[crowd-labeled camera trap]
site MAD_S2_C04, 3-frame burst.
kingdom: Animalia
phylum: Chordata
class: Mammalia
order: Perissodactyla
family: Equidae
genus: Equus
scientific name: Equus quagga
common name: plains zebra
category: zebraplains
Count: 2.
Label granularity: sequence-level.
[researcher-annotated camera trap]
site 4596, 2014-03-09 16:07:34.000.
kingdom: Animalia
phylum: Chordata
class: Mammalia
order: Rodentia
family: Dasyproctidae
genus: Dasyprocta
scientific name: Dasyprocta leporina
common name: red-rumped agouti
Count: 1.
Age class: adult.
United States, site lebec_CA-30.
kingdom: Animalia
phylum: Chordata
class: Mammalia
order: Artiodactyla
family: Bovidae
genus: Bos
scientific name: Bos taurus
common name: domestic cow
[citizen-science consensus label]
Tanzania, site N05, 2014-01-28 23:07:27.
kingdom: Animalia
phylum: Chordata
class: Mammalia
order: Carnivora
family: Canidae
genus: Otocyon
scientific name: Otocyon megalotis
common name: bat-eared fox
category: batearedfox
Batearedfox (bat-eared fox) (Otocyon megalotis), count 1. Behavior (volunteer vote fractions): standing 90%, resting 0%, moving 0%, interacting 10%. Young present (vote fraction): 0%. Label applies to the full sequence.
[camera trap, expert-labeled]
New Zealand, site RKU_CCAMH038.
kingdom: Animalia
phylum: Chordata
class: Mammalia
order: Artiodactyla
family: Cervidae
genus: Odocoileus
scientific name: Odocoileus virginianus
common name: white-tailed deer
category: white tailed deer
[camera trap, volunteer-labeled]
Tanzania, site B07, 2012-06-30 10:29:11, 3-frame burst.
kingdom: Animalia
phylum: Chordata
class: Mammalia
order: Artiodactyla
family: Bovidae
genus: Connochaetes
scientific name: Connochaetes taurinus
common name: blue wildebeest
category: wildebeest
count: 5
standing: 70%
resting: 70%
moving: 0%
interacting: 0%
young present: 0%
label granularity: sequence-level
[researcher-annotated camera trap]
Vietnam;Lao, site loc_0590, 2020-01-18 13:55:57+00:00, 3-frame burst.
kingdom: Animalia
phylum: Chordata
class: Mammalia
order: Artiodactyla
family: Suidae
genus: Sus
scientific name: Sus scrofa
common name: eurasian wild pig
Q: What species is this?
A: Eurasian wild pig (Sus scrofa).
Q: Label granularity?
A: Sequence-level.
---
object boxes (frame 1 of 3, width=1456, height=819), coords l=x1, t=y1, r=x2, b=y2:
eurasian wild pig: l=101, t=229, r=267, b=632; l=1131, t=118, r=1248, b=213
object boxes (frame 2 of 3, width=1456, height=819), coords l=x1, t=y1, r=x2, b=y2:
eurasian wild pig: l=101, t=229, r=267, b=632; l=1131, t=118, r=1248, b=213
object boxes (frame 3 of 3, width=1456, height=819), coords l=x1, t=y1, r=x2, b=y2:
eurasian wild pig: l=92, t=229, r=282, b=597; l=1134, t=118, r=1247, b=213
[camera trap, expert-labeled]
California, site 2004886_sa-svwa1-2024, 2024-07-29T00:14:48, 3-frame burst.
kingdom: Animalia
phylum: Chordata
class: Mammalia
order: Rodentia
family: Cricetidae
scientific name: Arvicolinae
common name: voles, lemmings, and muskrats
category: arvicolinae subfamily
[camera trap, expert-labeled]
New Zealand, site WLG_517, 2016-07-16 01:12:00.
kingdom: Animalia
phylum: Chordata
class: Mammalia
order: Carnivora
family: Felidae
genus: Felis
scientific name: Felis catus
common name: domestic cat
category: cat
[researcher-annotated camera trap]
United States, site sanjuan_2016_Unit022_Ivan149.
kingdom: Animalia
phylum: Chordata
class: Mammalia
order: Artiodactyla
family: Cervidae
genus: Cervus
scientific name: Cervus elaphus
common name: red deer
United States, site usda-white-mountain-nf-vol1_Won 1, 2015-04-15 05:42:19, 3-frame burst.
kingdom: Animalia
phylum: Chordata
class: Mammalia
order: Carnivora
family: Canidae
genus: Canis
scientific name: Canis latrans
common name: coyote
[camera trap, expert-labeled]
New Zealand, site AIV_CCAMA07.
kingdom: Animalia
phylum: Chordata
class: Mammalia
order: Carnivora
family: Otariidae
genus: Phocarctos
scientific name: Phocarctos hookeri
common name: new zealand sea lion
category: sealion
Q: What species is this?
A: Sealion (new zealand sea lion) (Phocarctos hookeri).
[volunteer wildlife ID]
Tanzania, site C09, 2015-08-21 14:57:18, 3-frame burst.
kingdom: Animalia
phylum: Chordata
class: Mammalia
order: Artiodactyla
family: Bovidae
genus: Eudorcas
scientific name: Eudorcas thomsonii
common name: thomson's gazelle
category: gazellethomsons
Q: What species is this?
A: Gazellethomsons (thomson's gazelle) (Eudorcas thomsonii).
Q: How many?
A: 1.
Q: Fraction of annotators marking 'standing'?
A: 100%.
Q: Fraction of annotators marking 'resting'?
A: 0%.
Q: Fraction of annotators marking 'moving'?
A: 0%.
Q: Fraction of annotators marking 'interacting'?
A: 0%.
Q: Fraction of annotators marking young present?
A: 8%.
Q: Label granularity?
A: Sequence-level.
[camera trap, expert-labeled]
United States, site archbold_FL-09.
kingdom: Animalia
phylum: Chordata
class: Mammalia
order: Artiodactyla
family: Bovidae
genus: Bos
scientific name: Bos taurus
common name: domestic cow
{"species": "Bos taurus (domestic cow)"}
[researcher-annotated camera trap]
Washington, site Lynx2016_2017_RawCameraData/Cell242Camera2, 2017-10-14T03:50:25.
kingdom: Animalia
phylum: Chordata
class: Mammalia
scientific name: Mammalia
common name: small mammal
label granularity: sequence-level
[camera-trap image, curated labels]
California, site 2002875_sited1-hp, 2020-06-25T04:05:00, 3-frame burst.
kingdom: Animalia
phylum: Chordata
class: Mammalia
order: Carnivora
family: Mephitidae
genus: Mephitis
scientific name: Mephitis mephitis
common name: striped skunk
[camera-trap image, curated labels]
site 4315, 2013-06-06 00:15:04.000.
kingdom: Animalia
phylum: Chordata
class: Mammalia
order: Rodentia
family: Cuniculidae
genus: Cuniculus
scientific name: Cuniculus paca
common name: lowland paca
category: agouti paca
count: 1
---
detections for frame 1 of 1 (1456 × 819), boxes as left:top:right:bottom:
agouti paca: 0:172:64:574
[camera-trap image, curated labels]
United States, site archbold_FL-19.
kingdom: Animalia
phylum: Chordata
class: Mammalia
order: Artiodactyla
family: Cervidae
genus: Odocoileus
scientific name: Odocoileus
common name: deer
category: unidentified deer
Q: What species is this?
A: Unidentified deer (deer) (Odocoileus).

WHAT THE TASK ASKS: Print out an identical copy of the whole listing.

OUTPUT FOR THIS EXERCISE:
[crowd-labeled camera trap]
site MAD_S2_C04, 3-frame burst.
kingdom: Animalia
phylum: Chordata
class: Mammalia
order: Perissodactyla
family: Equidae
genus: Equus
scientific name: Equus quagga
common name: plains zebra
category: zebraplains
Count: 2.
Label granularity: sequence-level.
[researcher-annotated camera trap]
site 4596, 2014-03-09 16:07:34.000.
kingdom: Animalia
phylum: Chordata
class: Mammalia
order: Rodentia
family: Dasyproctidae
genus: Dasyprocta
scientific name: Dasyprocta leporina
common name: red-rumped agouti
Count: 1.
Age class: adult.
United States, site lebec_CA-30.
kingdom: Animalia
phylum: Chordata
class: Mammalia
order: Artiodactyla
family: Bovidae
genus: Bos
scientific name: Bos taurus
common name: domestic cow
[citizen-science consensus label]
Tanzania, site N05, 2014-01-28 23:07:27.
kingdom: Animalia
phylum: Chordata
class: Mammalia
order: Carnivora
family: Canidae
genus: Otocyon
scientific name: Otocyon megalotis
common name: bat-eared fox
category: batearedfox
Batearedfox (bat-eared fox) (Otocyon megalotis), count 1. Behavior (volunteer vote fractions): standing 90%, resting 0%, moving 0%, interacting 10%. Young present (vote fraction): 0%. Label applies to the full sequence.
[camera trap, expert-labeled]
New Zealand, site RKU_CCAMH038.
kingdom: Animalia
phylum: Chordata
class: Mammalia
order: Artiodactyla
family: Cervidae
genus: Odocoileus
scientific name: Odocoileus virginianus
common name: white-tailed deer
category: white tailed deer
[camera trap, volunteer-labeled]
Tanzania, site B07, 2012-06-30 10:29:11, 3-frame burst.
kingdom: Animalia
phylum: Chordata
class: Mammalia
order: Artiodactyla
family: Bovidae
genus: Connochaetes
scientific name: Connochaetes taurinus
common name: blue wildebeest
category: wildebeest
count: 5
standing: 70%
resting: 70%
moving: 0%
interacting: 0%
young present: 0%
label granularity: sequence-level
[researcher-annotated camera trap]
Vietnam;Lao, site loc_0590, 2020-01-18 13:55:57+00:00, 3-frame burst.
kingdom: Animalia
phylum: Chordata
class: Mammalia
order: Artiodactyla
family: Suidae
genus: Sus
scientific name: Sus scrofa
common name: eurasian wild pig
Q: What species is this?
A: Eurasian wild pig (Sus scrofa).
Q: Label granularity?
A: Sequence-level.
---
object boxes (frame 1 of 3, width=1456, height=819), coords l=x1, t=y1, r=x2, b=y2:
eurasian wild pig: l=101, t=229, r=267, b=632; l=1131, t=118, r=1248, b=213
object boxes (frame 2 of 3, width=1456, height=819), coords l=x1, t=y1, r=x2, b=y2:
eurasian wild pig: l=101, t=229, r=267, b=632; l=1131, t=118, r=1248, b=213
object boxes (frame 3 of 3, width=1456, height=819), coords l=x1, t=y1, r=x2, b=y2:
eurasian wild pig: l=92, t=229, r=282, b=597; l=1134, t=118, r=1247, b=213
[camera trap, expert-labeled]
California, site 2004886_sa-svwa1-2024, 2024-07-29T00:14:48, 3-frame burst.
kingdom: Animalia
phylum: Chordata
class: Mammalia
order: Rodentia
family: Cricetidae
scientific name: Arvicolinae
common name: voles, lemmings, and muskrats
category: arvicolinae subfamily
[camera trap, expert-labeled]
New Zealand, site WLG_517, 2016-07-16 01:12:00.
kingdom: Animalia
phylum: Chordata
class: Mammalia
order: Carnivora
family: Felidae
genus: Felis
scientific name: Felis catus
common name: domestic cat
category: cat
[researcher-annotated camera trap]
United States, site sanjuan_2016_Unit022_Ivan149.
kingdom: Animalia
phylum: Chordata
class: Mammalia
order: Artiodactyla
family: Cervidae
genus: Cervus
scientific name: Cervus elaphus
common name: red deer
United States, site usda-white-mountain-nf-vol1_Won 1, 2015-04-15 05:42:19, 3-frame burst.
kingdom: Animalia
phylum: Chordata
class: Mammalia
order: Carnivora
family: Canidae
genus: Canis
scientific name: Canis latrans
common name: coyote
[camera trap, expert-labeled]
New Zealand, site AIV_CCAMA07.
kingdom: Animalia
phylum: Chordata
class: Mammalia
order: Carnivora
family: Otariidae
genus: Phocarctos
scientific name: Phocarctos hookeri
common name: new zealand sea lion
category: sealion
Q: What species is this?
A: Sealion (new zealand sea lion) (Phocarctos hookeri).
[volunteer wildlife ID]
Tanzania, site C09, 2015-08-21 14:57:18, 3-frame burst.
kingdom: Animalia
phylum: Chordata
class: Mammalia
order: Artiodactyla
family: Bovidae
genus: Eudorcas
scientific name: Eudorcas thomsonii
common name: thomson's gazelle
category: gazellethomsons
Q: What species is this?
A: Gazellethomsons (thomson's gazelle) (Eudorcas thomsonii).
Q: How many?
A: 1.
Q: Fraction of annotators marking 'standing'?
A: 100%.
Q: Fraction of annotators marking 'resting'?
A: 0%.
Q: Fraction of annotators marking 'moving'?
A: 0%.
Q: Fraction of annotators marking 'interacting'?
A: 0%.
Q: Fraction of annotators marking young present?
A: 8%.
Q: Label granularity?
A: Sequence-level.
[camera trap, expert-labeled]
United States, site archbold_FL-09.
kingdom: Animalia
phylum: Chordata
class: Mammalia
order: Artiodactyla
family: Bovidae
genus: Bos
scientific name: Bos taurus
common name: domestic cow
{"species": "Bos taurus (domestic cow)"}
[researcher-annotated camera trap]
Washington, site Lynx2016_2017_RawCameraData/Cell242Camera2, 2017-10-14T03:50:25.
kingdom: Animalia
phylum: Chordata
class: Mammalia
scientific name: Mammalia
common name: small mammal
label granularity: sequence-level
[camera-trap image, curated labels]
California, site 2002875_sited1-hp, 2020-06-25T04:05:00, 3-frame burst.
kingdom: Animalia
phylum: Chordata
class: Mammalia
order: Carnivora
family: Mephitidae
genus: Mephitis
scientific name: Mephitis mephitis
common name: striped skunk
[camera-trap image, curated labels]
site 4315, 2013-06-06 00:15:04.000.
kingdom: Animalia
phylum: Chordata
class: Mammalia
order: Rodentia
family: Cuniculidae
genus: Cuniculus
scientific name: Cuniculus paca
common name: lowland paca
category: agouti paca
count: 1
---
detections for frame 1 of 1 (1456 × 819), boxes as left:top:right:bottom:
agouti paca: 0:172:64:574
[camera-trap image, curated labels]
United States, site archbold_FL-19.
kingdom: Animalia
phylum: Chordata
class: Mammalia
order: Artiodactyla
family: Cervidae
genus: Odocoileus
scientific name: Odocoileus
common name: deer
category: unidentified deer
Q: What species is this?
A: Unidentified deer (deer) (Odocoileus).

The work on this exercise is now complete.